**Instructions to follow**:
Every line from the one with "0 25 50 75 100" through the last line below should be repeated exactly; pictures stay out of the copy.

**Data provided**:
== == ==

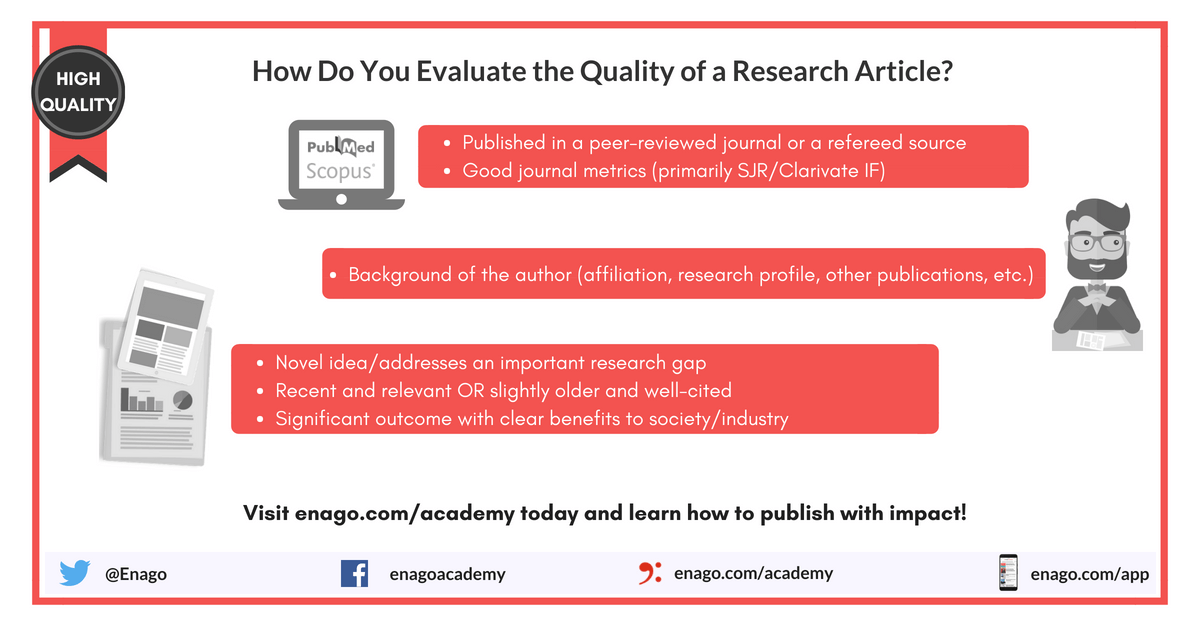 Research Article Quality
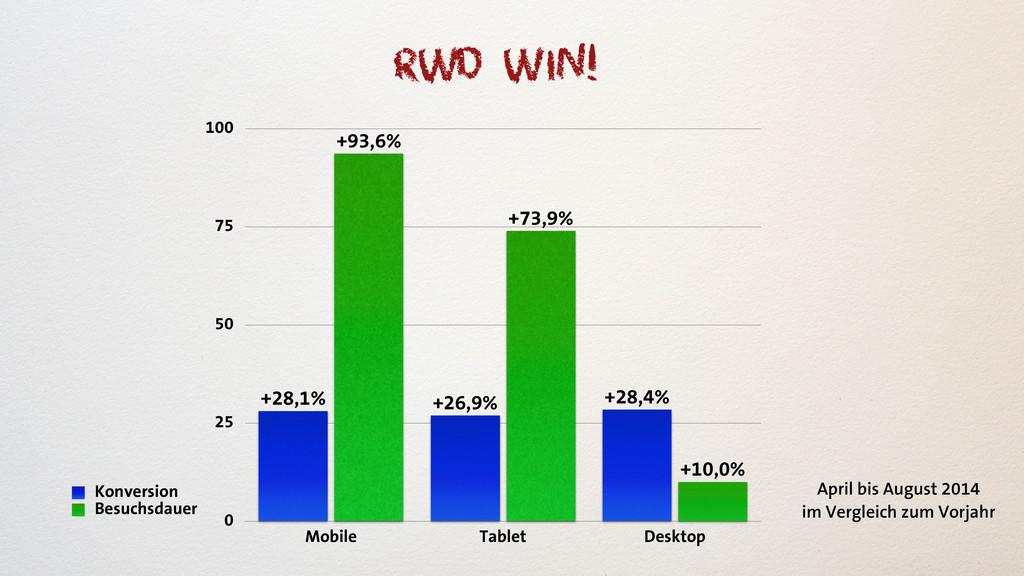 0 25 50 75 100 Mobile Tablet Desktop +10,0% +73...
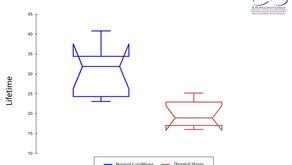 Mann-Whitney non parametric test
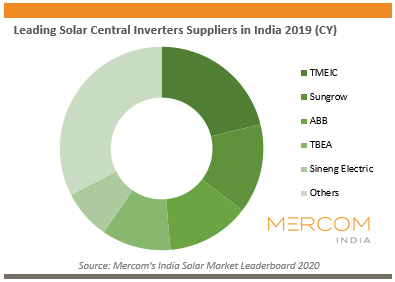 Leading Solar Central Inverters Suppliers in India 2019 (CY)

== == ==

**Solution below**:
 0 25 50 75 100 Mobile Tablet Desktop +10,0% +73...
 Mann-Whitney non parametric test
 Leading Solar Central Inverters Suppliers in India 2019 (CY)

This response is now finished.